Even if this is your first time filing your taxes, you've probably heard of a tax refund, which is issued when you've paid more taxes during the tax year than you actually owed. Most Americans receive a refund (for the 2020 tax year, this amounted to 125.3 million refunds issued, for an average of $2,827 per refund), but in some cases you may not.

Those who underpaid in taxes usually do not receive a refund and will be charged an underpayment penalty by the IRS. Underwithholding can occur if you are self-employed or have nontaxed income (that you did not pay estimated taxes on), if you received year-end bonuses or stock dividends, if you made a profit from property sales or if too little was withheld on your W-4. 

In addition, if you don't file a tax return before the deadline, you may have to pay the IRS increasing interest on the taxes owed, as well as a late-filing penalty. 

5. Tax returns are due Apr. 18, 2022, but you should file sooner

Taxes are typically due on April 15, but this year the due date falls on April 18, 2022. That said, filing your tax return sooner is the safest bet. The IRS announced in a briefing in early January that this tax season is also expected to be challenging. (Last year millions of refunds were delayed for months.) The IRS also noted that filing electronically and setting up direct deposit is the best way to ensure you receive your refund fast.

If there are no errors detected with your tax return, you could receive your return in 21 days when filing electronically. However, if the IRS's system detects a possible mistake or error, this could significantly delay the time it takes to issue your tax return. The pandemic and shortage of IRS agents could also impact this timeline.

6. You have options for filing your taxes

Though can file your taxes by hand using IRS form 1040 and mail it to your state tax offices, the IRS is encouraging taxpayers to file electronically. You can find all relevant forms and instructions online at IRS.gov. Filing by hand can be a tedious process that places the stress of potential mistakes on your shoulders. Another option is to hire a professional tax preparer who will help you prepare and file your taxes through the mail. 

Over 90% of Americans file their tax returns with online tax software. If you've just started your first job and your tax situation is relatively simple (or if you make below $72,000 a year), there are many free programs online, including IRS Free File, where you can complete and submit your returns at no charge. If your income is above $72,000, if you want to claim deductions or if your tax situation is more complicated, there is plenty of other tax software that's both efficient and reasonably priced, and many offer access to live tax professionals who can walk you through the process. 

7. You may have to file state taxes

Depending on where you live, you may have to file state taxes.
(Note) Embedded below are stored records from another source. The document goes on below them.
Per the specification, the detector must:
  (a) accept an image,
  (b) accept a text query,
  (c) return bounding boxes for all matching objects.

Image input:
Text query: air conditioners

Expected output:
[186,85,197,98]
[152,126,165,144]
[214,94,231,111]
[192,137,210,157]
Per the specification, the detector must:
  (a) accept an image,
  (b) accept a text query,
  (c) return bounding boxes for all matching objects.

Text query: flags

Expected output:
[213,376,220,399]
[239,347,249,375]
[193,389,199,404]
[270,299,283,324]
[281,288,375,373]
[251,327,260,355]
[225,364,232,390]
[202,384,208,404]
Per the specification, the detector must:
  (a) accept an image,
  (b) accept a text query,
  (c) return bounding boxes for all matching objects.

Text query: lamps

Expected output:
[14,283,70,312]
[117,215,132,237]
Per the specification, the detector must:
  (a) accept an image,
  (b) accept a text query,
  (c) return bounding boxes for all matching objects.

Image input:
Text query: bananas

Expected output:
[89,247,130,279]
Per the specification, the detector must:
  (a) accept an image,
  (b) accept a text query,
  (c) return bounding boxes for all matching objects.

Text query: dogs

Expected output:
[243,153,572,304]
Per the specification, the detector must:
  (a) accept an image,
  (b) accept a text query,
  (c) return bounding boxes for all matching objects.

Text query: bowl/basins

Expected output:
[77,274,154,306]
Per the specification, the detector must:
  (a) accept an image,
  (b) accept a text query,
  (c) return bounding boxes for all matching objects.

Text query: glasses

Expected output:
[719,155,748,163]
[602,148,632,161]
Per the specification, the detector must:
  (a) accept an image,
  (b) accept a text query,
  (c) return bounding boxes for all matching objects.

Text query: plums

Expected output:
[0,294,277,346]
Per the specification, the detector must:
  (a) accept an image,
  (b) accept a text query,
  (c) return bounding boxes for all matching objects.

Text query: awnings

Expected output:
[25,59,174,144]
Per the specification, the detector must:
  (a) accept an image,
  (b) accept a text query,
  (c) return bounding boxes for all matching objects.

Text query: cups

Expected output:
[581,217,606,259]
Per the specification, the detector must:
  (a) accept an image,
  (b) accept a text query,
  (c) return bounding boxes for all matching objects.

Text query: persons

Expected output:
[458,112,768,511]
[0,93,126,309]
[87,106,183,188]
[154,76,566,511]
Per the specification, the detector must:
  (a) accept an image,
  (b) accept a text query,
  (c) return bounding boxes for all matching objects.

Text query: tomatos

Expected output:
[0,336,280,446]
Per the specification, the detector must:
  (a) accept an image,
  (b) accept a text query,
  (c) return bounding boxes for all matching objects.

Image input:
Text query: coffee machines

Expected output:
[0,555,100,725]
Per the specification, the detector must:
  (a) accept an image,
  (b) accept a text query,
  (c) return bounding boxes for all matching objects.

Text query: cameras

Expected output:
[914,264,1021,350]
Many states have their own (usually free) online tax platforms. You can also use TurboTax, H&R Block and other online tax tools to file your state returns; they can import most of the information from a federal return they've already prepared, though they usually charge a fee. Check out CNET's comparison of tax software and services to see which is best for you.

Your state tax return deadline is likely the same as the federal return deadline: April 18. Notably there are seven states —  Alaska, Florida, Nevada, South Dakota, Texas, Washington and Wyoming — that do not impose an income tax. So, if you live in one of these states, you are not required to file a state tax return.